_Required action 1_: Reproduce the passage of the Easter reflection that begins at the words "In this Sunday’s" and stops after "repentance and forgiveness.".
_Required action 2_: Extend the Easter reflection, picking up after its final sentence.

_Study text_:
═══

Fear and Trembling
Third Sunday of Easter
Acts 3:12-19
1 John 3:1-7
Luke 24:36b-48
“On the whole, I do not find Christians, outside of the catacombs, sufficiently sensible of conditions. Does anyone have the foggiest idea what sort of power we so blithely invoke? Or, as I suspect, does no one believe a word of it? The churches are children playing on the floor with their chemistry sets, mixing up a batch of TNT to kill a Sunday morning. It is madness to wear straw hats and velvet to church; we should all be wearing crash helmets. Ushers should issue life preservers and signal flares; they should lash us to our pews. For the sleeping God may wake someday and take offense, or the waking God may draw us out to where we can never return.
- Annie Dillard, “An Expedition to the Pole”
I once heard former stand-up comedian turned Lutheran pastor, Nadia Bolz-Weber, speak at a Christian literary festival, where I found her precisely as billed: entertaining, insightful, and provocative. In the Q&A portion of the hour, a particularly earnest-sounding audience member asked what practices she engaged to “bring her closer to God.”
At this, the tattooed Reverend scrunched her face and said, “Why would I want to do that? Every time I find myself close to Jesus, I’m asked to love someone I hate or forgive someone I don’t want to.” Her response was met with scattered laughter, the nervous sort that suggests both recognition and chagrin. Over the top as Bolz-Weber’s answer was, she clearly hit home with some of us, me included.
The risen Christ, like many of the angels appearing in both Testaments, often says “Do not be afraid,” before getting to the business at hand. “It is,” as the author of the Letter to the Hebrews writes, “a fearful thing to fall into the hands of the living God.” (Hebrews 10:31)
This recurring counsel against fear reminds us that, “The fear of the Lord (“yirat YHWH)” is the beginning of wisdom,” (Psalms 111:10a and Proverbs 9:10a) should not be read as encouraging a “servile” fear, but an amalgam of trembling, reverence, and awe. I’m getting out of my philological comfort zone here, but I’m told Rabbinic tradition identifies three meanings of the Hebrew word “yirah”: fear of undesired consequences or punishment (yirat ha-onesh), fear over violating Torah (yirat ha-malkhut), and an “Awe of the Exalted” (yirat rommemnut) that comes from rightly seeing God. As Abraham Joshua Heschel points out in God in Search of Man, this fear/awe of the Lord is not the goal of wisdom, but its means.
In this Sunday’s reading from Luke’s gospel, Jesus calms his disciples’ fears by calling attention to his resurrection body, solid enough to touch but wondrously transformed, at once radiant and torn. He shows them his wounds – physical evidence of our denial and rejection – not to chastise but to reassure. He asks for and eats some broiled fish, not only to show he’s not a ghost but also to share the food of his companions. He interprets the scriptures for them, naming the disciples witnesses to the embodied good news of repentance and forgiveness.
While pondering this gospel text in preparation for this reflection, I had in mind the jarring conjunction of two recent, personal events: celebrating Easter with community of monks in the high desert of New Mexico, and the news that a lifelong friend had taken his own life on the Tuesday of Holy Week. For me, both of these remain unfathomable mysteries: the resurrection of Christ and the suicide of a man remembered by all who truly knew him as kind, generous, faithful, and loving.

═══

_Exercise data_:
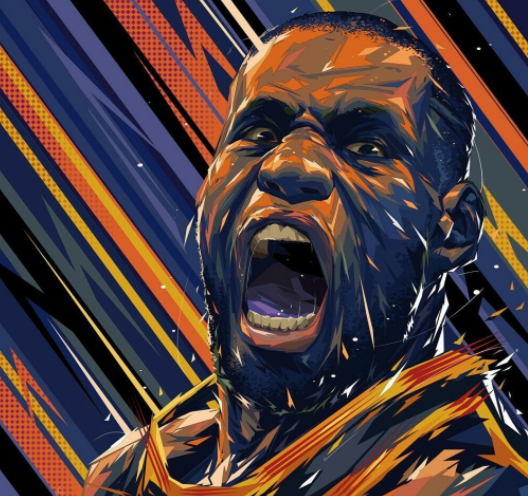 nba球星头像帅气图,詹姆斯很皇帝,杜兰特很霸气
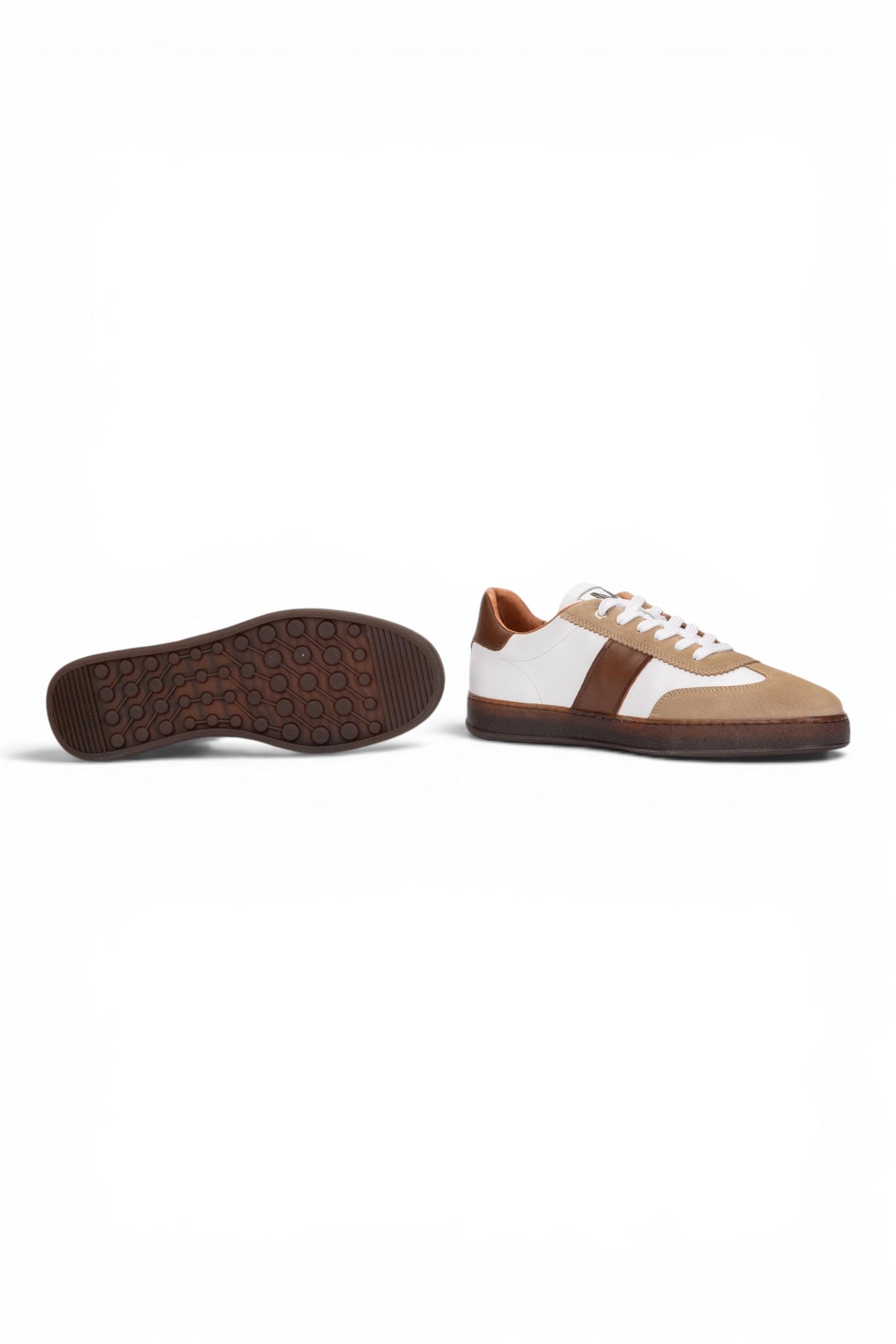 Martinelli Men's Brown Leather Sneakers Trainer Shoes - Seaford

═══

_Exercise answer 1_:
In this Sunday’s reading from Luke’s gospel, Jesus calms his disciples’ fears by calling attention to his resurrection body, solid enough to touch but wondrously transformed, at once radiant and torn. He shows them his wounds – physical evidence of our denial and rejection – not to chastise but to reassure. He asks for and eats some broiled fish, not only to show he’s not a ghost but also to share the food of his companions. He interprets the scriptures for them, naming the disciples witnesses to the embodied good news of repentance and forgiveness.

_Exercise answer 2_:
When it comes to the destiny of creatures after death, I take seriously the warning that, “Those who speak do not know and those who know do not speak.” I believe in the creeds we share at liturgy, including “… the resurrection of the dead, and the life of the world to come” (Nicene Creed) or, as the Apostles’ Creed renders it, “… the resurrection of the body, and the life everlasting,” but I have no experience of what that actually means. But when I learned of family concerns regarding the fate of my friend’s soul, I felt a line had been crossed. My late friend was no stranger to the disabling illness of major depression, and there is nothing I am more certain of about the God revealed in Christ than the boundlessness of Divine mercy.
What I do know from experience is that many self-identified Christians see things differently. On the stretch of Interstate 71 South from Columbus, Ohio to Cincinnati, there’s a series of billboards reminding drivers that “Hell is Real,” inviting them to consider where they will spend eternity if they died today, and concluding with the Ten Commandments. Even my theologically ultraconservative second cousin – who has no doubt hell is real – observed, “That doesn’t seem very inviting now, does it?”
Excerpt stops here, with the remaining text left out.